Acordei no meio da noite com batidas vindas da porta do dormitório número 7, o meu. Meu sono é leve, o que me faz despertas com quaisquer sons, inclusive aquele leve tilintar de anéis contra o concreto. Ouvi a voz de Ela quase em um sussurro dizendo para eu encontra-la em sua sala. Minhas pálpebras pesavam sobre meus olhos, a embriaguez do sono fazia com que desaprendesse a andar ou falar. Minha visão estava vertiginosa e pontadas atingiam minha nuca, às vezes sinto como se alguém tivesse bordando em meu pescoço, os pequenos detalhes de uma rosa, usando uma fina e precisa agulha. Cambaleando fui até a porta composta de concreto, ferro, sangue e desespero. Perguntei o que queria de mim tão tarde da noite e então um som estranho me acometeu, o de chaves girando sobre a fechadura, aquela cena em câmera lenta, suspense, com respingos de terror.

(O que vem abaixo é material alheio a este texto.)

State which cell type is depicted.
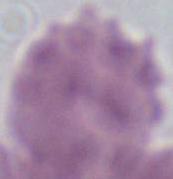
An erythrocyte.

Summary:
  - Magnification: 1000x
  - Modality: micrograph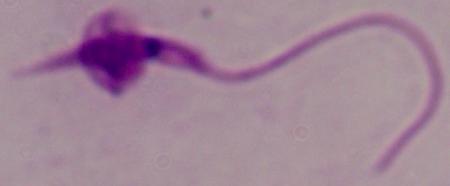 1000x magnification. Photomicrograph. A Leishmania parasite is shown.Assess this cell for malaria.
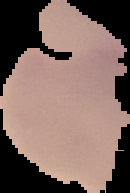

Uninfected.

The area outside the segmented cell region is set to black. Image is 130×193 pixels. From a thin blood film.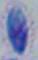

A porta estava completamente aberta, eu poderia correr agora mesmo e tentar me jogar por uma das janelas, ou roubar suas chaves e ir correndo para Clementine, porém apenas disse "O que quer de mim?". Sua resposta não poderia ser mais assustadora "Precisamos conversar". Sua voz grave como a de um cantor de ópera me fez engolir em seco e meus olhos cansados despertarem. Me aproximei e estendi meus braços, mas vi uma confusão em sua face. Apesar de ter pego as algemas, parecia não querer colocá-las em meus pulsos. Não seria a primeira vez em que andara ao seu lado sem os braços presos a minhas costas, porém seria a primeira vez que hesitara a fazer isso. Suas decisões sempre foram pontuais, contudo neste momento vi medo em seus olhos. Seria medo de mim? Foi o que lhe questionei, apressada em uma resposta, para que eu não tomasse a liberdade de continuar a indaga-la, ela disse olhando fixamente para meus pés "Que besteira". E então avançou pelo corredor carregando as algemas em sua mão direita, e as diversas chaves em sua mão esquerda.

Ela parecia estar desarmada, de corpo e alma, nunca a vi tão sensível, seus passos eram pequenos e seus sapatos não se chocavam contra o piso em uma melodia. Pude sentir a preocupação transpassar outra dimensão, onde eu não estaria aqui e Ela não seria ela.